▶ **Work to complete**
Output, word for word, the line that contains "From the snapshot" and all lines following it to the end of the listing. Drop the pictures.

▶ **Data for processing**
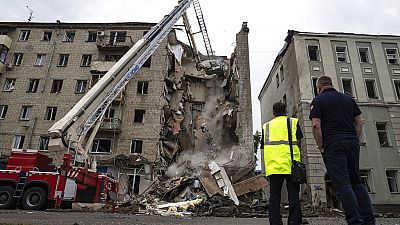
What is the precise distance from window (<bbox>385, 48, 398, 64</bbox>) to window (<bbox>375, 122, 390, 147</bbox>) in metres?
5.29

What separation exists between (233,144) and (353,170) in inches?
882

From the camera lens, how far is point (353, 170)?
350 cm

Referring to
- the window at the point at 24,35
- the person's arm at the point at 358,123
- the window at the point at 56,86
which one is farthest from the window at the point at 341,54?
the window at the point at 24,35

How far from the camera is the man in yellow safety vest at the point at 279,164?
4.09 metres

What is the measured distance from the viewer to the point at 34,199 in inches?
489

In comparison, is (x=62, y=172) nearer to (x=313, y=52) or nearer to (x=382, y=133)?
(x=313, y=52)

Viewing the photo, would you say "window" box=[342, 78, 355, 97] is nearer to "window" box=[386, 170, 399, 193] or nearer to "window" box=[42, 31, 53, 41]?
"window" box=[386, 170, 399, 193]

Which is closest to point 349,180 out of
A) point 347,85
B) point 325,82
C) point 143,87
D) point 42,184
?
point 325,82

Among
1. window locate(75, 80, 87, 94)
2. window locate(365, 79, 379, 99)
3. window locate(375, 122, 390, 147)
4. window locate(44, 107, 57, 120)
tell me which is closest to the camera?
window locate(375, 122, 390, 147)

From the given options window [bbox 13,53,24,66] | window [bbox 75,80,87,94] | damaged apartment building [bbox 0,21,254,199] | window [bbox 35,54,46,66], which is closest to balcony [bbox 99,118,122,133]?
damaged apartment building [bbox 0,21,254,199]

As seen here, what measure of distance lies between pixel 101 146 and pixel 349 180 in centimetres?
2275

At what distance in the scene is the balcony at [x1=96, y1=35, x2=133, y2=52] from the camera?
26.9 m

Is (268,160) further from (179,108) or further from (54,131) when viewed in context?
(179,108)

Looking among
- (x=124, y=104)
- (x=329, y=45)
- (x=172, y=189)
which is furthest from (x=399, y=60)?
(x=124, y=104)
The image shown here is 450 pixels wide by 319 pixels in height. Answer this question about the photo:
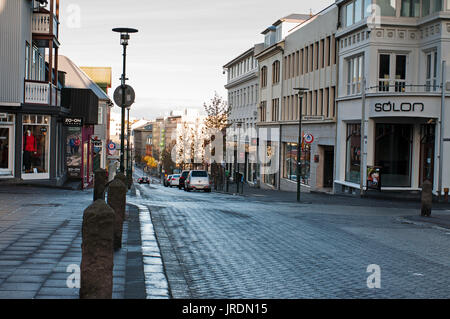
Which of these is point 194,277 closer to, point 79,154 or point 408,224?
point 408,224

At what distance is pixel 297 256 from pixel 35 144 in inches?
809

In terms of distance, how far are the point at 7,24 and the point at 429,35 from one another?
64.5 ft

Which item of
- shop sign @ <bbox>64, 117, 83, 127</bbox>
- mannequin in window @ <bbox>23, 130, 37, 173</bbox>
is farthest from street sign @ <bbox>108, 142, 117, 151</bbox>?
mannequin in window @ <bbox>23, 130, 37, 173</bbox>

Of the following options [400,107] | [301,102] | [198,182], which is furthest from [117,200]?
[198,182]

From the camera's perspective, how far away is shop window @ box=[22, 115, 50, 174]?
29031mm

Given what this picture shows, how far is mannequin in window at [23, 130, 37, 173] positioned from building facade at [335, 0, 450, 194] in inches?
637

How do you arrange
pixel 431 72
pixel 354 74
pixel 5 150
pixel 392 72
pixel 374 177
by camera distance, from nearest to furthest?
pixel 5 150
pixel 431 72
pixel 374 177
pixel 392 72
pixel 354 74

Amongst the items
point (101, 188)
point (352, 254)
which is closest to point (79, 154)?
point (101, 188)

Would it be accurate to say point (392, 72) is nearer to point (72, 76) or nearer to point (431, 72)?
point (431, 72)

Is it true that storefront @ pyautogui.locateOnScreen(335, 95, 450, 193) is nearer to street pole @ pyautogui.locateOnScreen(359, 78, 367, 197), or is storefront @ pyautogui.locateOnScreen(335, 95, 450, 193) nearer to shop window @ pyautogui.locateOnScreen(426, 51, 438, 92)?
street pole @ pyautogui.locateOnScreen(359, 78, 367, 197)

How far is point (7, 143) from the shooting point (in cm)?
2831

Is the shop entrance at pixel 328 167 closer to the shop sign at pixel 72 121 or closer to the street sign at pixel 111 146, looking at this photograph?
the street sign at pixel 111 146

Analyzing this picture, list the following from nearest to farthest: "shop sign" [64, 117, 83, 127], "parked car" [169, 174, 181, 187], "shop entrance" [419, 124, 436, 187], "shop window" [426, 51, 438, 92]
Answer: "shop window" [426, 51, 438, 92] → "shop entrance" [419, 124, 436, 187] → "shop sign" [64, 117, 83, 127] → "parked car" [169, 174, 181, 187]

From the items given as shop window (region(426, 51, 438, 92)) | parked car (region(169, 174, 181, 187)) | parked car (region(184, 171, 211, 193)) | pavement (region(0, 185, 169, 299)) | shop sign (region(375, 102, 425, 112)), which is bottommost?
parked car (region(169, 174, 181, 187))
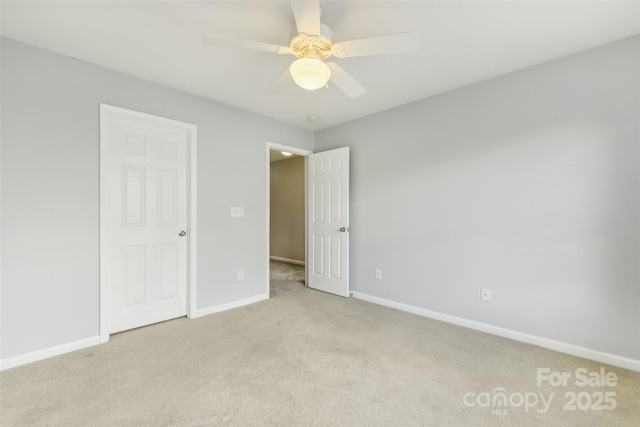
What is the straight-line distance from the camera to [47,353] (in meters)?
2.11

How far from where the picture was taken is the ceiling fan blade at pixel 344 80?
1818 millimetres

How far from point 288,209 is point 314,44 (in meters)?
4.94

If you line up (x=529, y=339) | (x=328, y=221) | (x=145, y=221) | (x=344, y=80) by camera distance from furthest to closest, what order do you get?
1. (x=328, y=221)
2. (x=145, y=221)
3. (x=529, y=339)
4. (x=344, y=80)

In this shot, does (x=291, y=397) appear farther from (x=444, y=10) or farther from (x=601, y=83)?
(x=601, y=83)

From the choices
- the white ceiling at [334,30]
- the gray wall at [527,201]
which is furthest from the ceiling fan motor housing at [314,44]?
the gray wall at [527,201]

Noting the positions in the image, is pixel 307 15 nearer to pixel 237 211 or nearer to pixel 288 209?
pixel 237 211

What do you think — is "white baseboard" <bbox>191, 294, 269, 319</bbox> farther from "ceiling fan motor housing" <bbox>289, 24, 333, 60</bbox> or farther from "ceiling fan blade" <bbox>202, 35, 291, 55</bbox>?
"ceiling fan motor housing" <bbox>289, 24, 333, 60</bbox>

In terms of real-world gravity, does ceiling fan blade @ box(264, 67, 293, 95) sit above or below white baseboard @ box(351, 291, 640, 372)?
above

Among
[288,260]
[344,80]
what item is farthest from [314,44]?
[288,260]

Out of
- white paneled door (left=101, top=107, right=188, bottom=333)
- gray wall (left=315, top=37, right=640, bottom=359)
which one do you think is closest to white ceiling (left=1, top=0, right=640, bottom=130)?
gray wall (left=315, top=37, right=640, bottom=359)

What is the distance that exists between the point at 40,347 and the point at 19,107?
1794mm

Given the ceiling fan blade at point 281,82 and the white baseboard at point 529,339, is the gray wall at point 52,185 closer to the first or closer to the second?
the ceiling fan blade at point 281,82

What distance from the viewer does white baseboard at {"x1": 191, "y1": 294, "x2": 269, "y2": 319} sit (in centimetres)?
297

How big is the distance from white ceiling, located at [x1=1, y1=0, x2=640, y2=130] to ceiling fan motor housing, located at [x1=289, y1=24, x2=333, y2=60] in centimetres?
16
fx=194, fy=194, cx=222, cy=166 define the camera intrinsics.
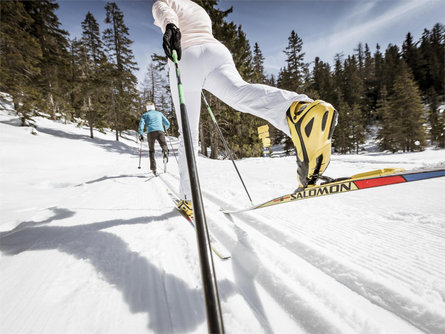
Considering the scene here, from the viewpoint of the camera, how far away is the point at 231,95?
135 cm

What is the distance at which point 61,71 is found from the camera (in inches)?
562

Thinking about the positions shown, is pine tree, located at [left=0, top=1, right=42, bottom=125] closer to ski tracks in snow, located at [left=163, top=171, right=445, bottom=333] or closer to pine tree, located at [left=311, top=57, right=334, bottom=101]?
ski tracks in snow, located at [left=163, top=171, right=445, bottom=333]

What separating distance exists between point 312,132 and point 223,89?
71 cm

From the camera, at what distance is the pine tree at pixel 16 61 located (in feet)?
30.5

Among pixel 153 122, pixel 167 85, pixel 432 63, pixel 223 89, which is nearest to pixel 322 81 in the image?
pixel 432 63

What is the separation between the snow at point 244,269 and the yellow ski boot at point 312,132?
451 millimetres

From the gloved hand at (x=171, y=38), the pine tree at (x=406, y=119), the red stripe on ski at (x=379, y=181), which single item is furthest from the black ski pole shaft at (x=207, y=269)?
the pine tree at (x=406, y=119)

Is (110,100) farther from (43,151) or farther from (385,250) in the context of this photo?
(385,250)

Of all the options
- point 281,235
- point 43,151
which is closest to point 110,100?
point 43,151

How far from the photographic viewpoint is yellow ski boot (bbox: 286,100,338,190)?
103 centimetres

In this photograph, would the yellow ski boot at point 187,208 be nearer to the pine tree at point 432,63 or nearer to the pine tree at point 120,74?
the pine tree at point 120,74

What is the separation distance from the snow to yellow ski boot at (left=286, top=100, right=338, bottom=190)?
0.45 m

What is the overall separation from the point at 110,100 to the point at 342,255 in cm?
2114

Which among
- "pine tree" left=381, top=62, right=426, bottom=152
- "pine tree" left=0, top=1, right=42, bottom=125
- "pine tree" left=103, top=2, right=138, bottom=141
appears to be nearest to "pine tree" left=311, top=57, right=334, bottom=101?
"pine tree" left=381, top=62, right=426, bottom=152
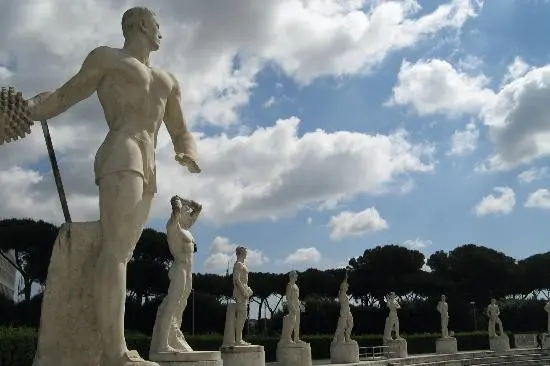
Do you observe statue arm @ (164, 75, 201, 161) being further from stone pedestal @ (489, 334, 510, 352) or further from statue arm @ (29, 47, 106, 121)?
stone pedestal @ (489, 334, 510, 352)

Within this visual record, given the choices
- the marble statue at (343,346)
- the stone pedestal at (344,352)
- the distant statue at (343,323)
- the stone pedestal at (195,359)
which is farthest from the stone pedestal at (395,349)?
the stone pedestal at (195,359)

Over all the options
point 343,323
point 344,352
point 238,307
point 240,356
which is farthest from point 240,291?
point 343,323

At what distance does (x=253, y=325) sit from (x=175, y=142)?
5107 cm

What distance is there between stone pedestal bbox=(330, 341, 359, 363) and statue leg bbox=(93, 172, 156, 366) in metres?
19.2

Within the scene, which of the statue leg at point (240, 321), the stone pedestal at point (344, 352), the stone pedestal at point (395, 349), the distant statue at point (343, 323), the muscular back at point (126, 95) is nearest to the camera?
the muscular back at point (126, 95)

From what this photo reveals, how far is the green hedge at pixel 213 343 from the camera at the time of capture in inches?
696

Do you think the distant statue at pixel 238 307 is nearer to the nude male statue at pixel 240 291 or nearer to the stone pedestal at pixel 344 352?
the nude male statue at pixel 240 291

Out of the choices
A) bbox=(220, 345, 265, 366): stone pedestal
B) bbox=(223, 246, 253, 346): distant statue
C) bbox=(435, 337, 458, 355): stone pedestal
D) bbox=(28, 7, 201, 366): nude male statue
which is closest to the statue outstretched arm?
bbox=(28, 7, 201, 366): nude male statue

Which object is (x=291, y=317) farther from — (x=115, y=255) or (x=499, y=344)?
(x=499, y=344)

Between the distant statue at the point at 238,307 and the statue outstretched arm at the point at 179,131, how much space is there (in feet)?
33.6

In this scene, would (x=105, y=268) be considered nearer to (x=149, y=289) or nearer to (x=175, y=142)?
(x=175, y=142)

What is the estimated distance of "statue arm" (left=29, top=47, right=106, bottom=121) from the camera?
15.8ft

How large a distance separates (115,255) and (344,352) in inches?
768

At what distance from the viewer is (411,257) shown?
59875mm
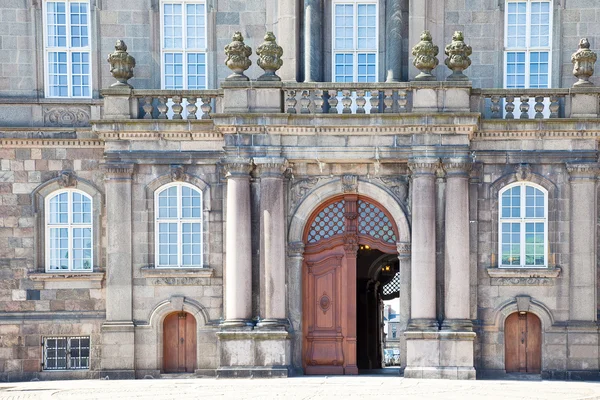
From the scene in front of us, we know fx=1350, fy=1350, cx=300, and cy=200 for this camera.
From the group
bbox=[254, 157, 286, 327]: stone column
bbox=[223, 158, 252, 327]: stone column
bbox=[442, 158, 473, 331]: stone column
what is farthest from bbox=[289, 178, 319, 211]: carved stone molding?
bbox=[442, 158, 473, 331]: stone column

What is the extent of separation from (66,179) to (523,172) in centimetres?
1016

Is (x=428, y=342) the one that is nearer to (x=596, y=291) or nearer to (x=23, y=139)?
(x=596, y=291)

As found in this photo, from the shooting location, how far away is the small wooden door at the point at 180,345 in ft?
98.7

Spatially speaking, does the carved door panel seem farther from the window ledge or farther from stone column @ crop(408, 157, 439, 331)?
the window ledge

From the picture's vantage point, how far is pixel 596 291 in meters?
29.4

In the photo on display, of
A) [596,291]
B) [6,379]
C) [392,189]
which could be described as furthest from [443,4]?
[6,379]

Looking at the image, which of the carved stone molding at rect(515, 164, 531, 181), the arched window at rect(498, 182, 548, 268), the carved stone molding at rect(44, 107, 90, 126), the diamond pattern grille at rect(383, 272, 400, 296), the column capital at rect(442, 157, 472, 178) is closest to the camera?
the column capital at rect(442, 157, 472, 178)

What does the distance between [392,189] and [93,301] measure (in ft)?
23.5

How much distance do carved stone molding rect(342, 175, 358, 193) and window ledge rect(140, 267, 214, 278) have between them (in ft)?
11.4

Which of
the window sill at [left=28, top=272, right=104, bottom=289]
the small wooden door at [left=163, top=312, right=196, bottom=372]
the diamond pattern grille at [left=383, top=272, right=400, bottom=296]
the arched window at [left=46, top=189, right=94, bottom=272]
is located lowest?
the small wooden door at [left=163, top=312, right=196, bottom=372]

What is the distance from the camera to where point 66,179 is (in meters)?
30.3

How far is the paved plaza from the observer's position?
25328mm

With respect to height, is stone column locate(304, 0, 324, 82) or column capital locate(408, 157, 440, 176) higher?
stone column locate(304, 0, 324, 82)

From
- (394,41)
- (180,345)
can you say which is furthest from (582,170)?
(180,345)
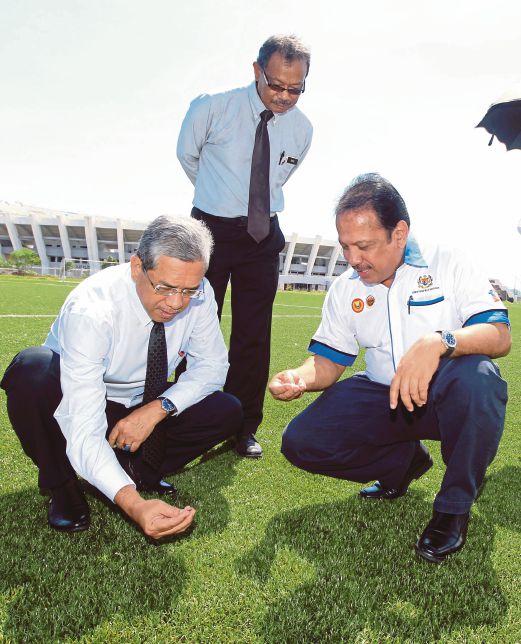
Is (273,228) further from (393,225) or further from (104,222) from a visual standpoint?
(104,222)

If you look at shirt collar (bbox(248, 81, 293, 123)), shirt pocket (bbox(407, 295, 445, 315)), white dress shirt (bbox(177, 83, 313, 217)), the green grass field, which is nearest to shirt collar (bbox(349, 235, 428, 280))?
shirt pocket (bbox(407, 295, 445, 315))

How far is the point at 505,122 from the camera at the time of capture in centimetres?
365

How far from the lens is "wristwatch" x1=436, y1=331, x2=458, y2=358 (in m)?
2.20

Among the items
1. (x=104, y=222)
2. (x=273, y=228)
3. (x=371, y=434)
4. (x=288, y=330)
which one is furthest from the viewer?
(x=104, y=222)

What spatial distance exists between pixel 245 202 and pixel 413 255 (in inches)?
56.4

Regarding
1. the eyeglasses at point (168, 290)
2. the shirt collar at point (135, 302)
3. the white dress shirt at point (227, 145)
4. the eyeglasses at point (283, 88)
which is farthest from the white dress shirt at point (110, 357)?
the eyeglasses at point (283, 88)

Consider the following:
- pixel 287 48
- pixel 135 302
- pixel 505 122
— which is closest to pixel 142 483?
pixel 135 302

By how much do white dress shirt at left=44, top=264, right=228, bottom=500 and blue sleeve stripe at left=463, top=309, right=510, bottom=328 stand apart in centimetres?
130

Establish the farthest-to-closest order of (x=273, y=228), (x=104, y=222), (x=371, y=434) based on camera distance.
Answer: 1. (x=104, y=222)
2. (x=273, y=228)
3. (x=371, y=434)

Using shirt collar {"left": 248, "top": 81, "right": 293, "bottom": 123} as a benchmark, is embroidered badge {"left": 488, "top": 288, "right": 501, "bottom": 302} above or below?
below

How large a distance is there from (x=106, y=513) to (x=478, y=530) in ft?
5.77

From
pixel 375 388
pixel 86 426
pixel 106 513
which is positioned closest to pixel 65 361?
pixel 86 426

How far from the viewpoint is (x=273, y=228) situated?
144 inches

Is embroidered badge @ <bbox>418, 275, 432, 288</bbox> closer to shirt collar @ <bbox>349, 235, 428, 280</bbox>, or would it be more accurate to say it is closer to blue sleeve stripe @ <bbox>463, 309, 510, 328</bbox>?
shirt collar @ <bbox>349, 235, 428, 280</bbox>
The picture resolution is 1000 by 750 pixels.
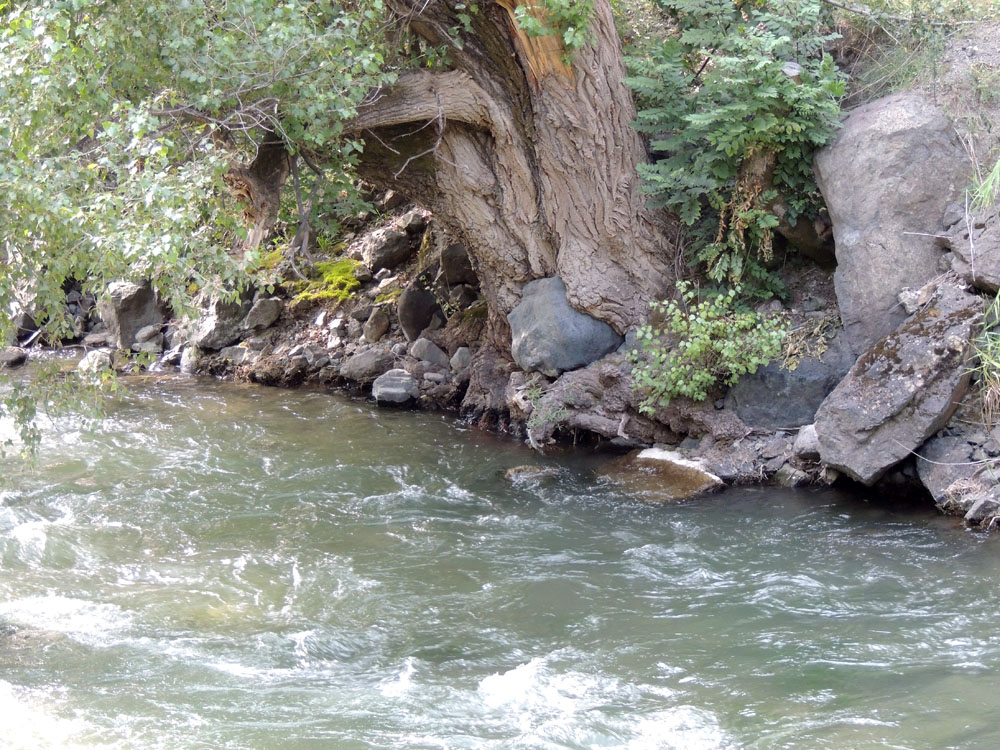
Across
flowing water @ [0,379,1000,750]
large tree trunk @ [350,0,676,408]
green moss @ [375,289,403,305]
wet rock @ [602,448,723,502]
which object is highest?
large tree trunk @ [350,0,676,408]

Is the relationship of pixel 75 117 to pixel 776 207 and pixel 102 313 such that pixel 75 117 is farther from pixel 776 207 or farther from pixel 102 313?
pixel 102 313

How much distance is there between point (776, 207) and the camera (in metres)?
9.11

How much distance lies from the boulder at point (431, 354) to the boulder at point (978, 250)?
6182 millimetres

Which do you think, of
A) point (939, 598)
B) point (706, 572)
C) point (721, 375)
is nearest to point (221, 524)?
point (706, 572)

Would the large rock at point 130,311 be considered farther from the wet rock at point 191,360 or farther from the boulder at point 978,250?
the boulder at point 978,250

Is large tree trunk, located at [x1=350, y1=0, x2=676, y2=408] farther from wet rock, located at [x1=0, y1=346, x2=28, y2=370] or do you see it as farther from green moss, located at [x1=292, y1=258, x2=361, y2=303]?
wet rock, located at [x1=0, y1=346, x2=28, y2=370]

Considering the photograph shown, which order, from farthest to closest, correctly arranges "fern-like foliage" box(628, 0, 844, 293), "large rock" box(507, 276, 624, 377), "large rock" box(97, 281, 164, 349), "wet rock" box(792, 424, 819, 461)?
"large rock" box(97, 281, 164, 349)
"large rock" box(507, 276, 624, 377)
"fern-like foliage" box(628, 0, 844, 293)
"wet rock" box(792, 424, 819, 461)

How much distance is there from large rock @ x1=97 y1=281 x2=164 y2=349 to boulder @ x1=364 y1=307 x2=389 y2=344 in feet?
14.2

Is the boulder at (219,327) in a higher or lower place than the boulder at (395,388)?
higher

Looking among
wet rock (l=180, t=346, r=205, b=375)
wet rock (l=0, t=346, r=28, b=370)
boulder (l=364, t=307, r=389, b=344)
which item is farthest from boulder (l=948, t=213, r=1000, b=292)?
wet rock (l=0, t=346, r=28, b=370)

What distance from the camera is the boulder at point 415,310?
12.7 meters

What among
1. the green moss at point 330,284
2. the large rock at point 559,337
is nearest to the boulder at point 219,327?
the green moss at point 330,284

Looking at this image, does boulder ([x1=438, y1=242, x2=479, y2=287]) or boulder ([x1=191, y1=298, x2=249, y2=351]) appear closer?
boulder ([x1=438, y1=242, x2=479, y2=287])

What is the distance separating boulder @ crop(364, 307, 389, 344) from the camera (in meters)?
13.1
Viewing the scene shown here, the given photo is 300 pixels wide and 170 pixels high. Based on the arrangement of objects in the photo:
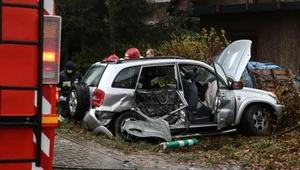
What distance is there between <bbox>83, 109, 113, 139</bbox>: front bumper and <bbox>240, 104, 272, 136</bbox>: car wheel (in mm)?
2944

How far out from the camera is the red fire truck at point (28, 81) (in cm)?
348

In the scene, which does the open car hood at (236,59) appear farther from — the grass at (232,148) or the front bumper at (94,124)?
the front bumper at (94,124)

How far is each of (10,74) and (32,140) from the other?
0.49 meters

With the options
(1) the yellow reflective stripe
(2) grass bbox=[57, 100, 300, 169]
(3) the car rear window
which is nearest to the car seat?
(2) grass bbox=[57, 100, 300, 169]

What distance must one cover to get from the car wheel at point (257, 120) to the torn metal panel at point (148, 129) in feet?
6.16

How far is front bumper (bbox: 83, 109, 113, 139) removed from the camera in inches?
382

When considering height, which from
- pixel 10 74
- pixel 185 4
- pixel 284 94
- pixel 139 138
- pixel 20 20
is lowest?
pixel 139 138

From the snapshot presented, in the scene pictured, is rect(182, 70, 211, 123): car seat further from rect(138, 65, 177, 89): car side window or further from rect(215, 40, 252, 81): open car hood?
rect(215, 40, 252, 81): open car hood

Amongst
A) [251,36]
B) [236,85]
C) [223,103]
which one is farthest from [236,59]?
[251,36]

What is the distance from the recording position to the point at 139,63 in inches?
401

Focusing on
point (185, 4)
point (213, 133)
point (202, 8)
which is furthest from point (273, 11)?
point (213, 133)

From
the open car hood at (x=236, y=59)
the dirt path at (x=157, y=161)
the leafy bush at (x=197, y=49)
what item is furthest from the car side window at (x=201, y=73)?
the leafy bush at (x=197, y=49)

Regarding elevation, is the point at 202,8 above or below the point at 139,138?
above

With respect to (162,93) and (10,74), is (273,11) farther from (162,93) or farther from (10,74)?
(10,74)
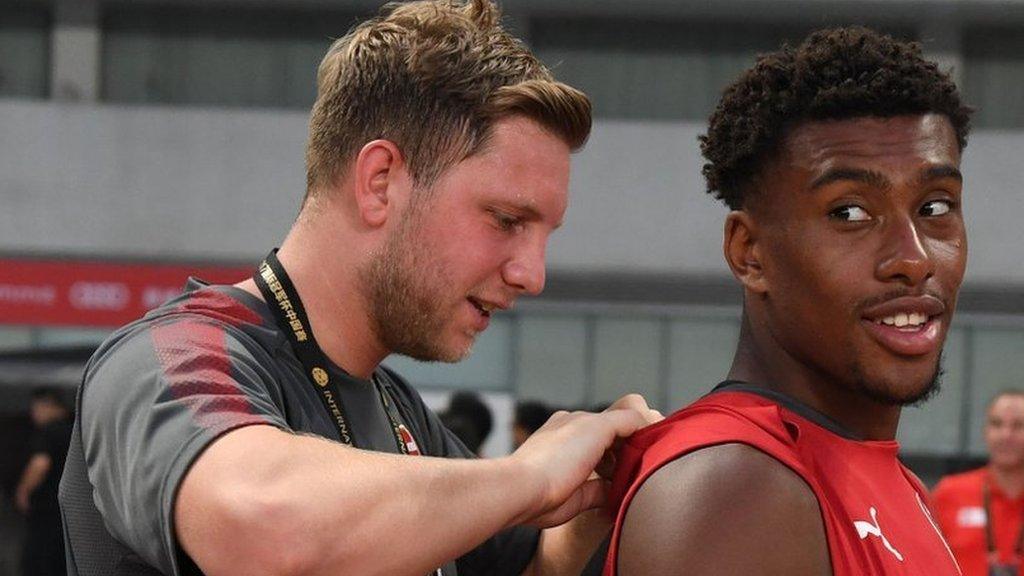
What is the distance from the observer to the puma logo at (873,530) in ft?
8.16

▶ **Reply to the task**
From the snapshot presented, in the scene pictured, is rect(182, 70, 211, 123): car seat further from rect(138, 65, 177, 89): car side window or further from rect(215, 40, 252, 81): open car hood?
rect(215, 40, 252, 81): open car hood

Amongst
A) [251,36]
B) [236,85]
C) [223,103]
which one is farthest from [236,59]?
[251,36]

What is the distance from the recording position to the point at 139,63 in inches?
401

Focusing on
point (185, 4)
point (213, 133)
point (202, 8)
which is furthest from point (273, 11)?
point (213, 133)

From
the open car hood at (x=236, y=59)
the dirt path at (x=157, y=161)
the leafy bush at (x=197, y=49)
what item is furthest from the car side window at (x=201, y=73)?
the leafy bush at (x=197, y=49)

Regarding elevation, is the point at 202,8 above or below the point at 139,138?
above

With respect to (162,93) and (10,74), is (273,11) farther from (162,93) or farther from (10,74)?
(10,74)
What is the distance from the observer to the puma logo at (873,530) in ft?
8.16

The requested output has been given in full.